The tale of how Major Frederick Browning met and courted Daphne du Maurier seems to belong to one of the novelist’s less likely plots.
The Major had read Du Maurier’s first novel, “The Loving Spirit“. Inspired by her description of the coastline of Cornwall, and also dreaming of possibly meeting the novelist herself, he visited the county to go sailing.
He did indeed met her and she liked what she saw. But as months passed they both baulked for one reason or another at marrying. In the end it was she who proposed to him. The church they wed in was the very one where an important fictional marriage had taken place as part of the story told in “The Loving Spirit”.
As with all career soldiers, Browning’s postings took him away often. As WWII advanced, he rose to be General, formed the First Airborne Division (Tunisia, Sicily, Italy, Normandy) and commanded the First Allied Airborne Army at Arnhem.
Browning’s decisions and contributions before and during the Battle of Arnhem can be found still being debated among enthusiasts of military history.
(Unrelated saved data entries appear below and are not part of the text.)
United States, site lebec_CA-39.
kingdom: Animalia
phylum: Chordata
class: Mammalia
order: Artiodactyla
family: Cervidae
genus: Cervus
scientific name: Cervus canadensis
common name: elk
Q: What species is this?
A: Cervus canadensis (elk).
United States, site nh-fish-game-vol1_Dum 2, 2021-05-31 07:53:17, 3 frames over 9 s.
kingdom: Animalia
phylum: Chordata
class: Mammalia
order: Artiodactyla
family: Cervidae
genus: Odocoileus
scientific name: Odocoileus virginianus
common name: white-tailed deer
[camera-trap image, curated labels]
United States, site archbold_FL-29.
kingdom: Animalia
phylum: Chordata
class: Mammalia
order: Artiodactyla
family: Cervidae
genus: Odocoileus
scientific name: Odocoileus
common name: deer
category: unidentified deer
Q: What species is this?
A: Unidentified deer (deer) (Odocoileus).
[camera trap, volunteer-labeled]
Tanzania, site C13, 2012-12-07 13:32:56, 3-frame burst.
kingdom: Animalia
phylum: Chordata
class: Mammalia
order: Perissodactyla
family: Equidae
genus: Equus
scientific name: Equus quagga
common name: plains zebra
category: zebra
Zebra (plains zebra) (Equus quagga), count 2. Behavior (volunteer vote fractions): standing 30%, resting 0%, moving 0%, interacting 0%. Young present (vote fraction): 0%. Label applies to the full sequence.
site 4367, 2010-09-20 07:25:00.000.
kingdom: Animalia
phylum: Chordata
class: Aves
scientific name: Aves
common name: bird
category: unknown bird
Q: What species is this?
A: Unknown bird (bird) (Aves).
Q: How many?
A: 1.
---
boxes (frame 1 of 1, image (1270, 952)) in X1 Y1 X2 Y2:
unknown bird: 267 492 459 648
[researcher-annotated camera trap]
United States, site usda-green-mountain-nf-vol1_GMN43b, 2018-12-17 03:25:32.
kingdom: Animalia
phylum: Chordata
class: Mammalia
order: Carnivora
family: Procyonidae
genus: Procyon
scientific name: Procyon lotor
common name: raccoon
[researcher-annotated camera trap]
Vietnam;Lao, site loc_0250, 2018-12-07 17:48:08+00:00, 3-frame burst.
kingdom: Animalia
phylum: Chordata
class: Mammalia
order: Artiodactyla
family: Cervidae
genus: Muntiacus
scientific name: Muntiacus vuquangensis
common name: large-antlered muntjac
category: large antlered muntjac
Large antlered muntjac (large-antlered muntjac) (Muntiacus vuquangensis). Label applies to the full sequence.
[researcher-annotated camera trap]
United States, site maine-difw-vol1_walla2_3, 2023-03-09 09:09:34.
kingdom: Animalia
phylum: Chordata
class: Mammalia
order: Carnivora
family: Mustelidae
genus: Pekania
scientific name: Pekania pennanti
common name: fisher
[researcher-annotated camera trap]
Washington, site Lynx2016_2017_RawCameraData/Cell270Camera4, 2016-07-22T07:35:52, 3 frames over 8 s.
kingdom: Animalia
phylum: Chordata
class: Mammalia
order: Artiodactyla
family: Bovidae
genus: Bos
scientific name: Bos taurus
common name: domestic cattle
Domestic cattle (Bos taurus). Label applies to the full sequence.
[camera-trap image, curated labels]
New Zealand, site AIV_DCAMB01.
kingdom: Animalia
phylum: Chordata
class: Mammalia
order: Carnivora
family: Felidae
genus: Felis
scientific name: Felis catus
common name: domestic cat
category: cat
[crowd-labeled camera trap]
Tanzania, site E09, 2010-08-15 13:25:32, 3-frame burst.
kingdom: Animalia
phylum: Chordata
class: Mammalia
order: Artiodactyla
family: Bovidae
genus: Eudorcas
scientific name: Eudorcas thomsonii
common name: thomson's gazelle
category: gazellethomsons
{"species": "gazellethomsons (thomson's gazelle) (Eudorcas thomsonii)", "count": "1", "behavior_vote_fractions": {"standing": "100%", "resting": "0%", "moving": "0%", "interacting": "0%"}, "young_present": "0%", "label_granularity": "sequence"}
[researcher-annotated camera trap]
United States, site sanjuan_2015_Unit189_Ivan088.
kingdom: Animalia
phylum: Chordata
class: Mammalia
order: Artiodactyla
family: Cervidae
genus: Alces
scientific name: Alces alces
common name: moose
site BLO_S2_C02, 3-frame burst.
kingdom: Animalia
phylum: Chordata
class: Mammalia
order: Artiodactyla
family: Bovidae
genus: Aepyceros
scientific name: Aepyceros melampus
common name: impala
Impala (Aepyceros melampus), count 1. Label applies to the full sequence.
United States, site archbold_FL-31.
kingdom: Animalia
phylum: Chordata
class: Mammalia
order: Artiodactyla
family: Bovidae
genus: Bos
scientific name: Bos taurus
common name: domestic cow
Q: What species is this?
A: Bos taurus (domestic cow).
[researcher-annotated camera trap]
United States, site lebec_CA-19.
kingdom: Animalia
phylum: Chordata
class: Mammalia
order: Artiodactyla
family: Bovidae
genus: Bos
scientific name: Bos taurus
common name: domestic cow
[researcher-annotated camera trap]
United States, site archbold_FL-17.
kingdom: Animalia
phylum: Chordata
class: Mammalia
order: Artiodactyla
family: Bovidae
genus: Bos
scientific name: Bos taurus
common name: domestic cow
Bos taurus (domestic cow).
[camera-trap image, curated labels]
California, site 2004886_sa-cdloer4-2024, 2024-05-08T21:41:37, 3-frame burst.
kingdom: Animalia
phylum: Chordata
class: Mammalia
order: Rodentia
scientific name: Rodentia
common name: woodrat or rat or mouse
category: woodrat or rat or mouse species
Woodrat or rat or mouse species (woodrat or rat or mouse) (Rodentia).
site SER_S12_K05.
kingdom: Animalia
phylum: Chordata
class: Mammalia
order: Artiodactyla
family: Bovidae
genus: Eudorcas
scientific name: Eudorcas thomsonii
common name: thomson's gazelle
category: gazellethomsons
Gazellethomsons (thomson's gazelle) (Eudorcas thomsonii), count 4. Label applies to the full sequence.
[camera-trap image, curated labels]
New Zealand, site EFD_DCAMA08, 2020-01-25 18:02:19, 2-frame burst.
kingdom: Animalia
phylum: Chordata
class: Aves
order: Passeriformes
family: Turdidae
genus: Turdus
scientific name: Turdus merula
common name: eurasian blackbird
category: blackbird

It was he who warned Montgomery, to no avail, that Operation Market Garden was reaching for “a bridge too far”.
The General ended his hastily scribbled letters home to his wife, son and daughters with “kisses from the Boys”. The “Boys” were his childhood bears who travelled everywhere with him, packed in a briefcase.
This material is from my reading of “Daphne du Maurier, A Daughter’s Memoir“, by Flavia Leng.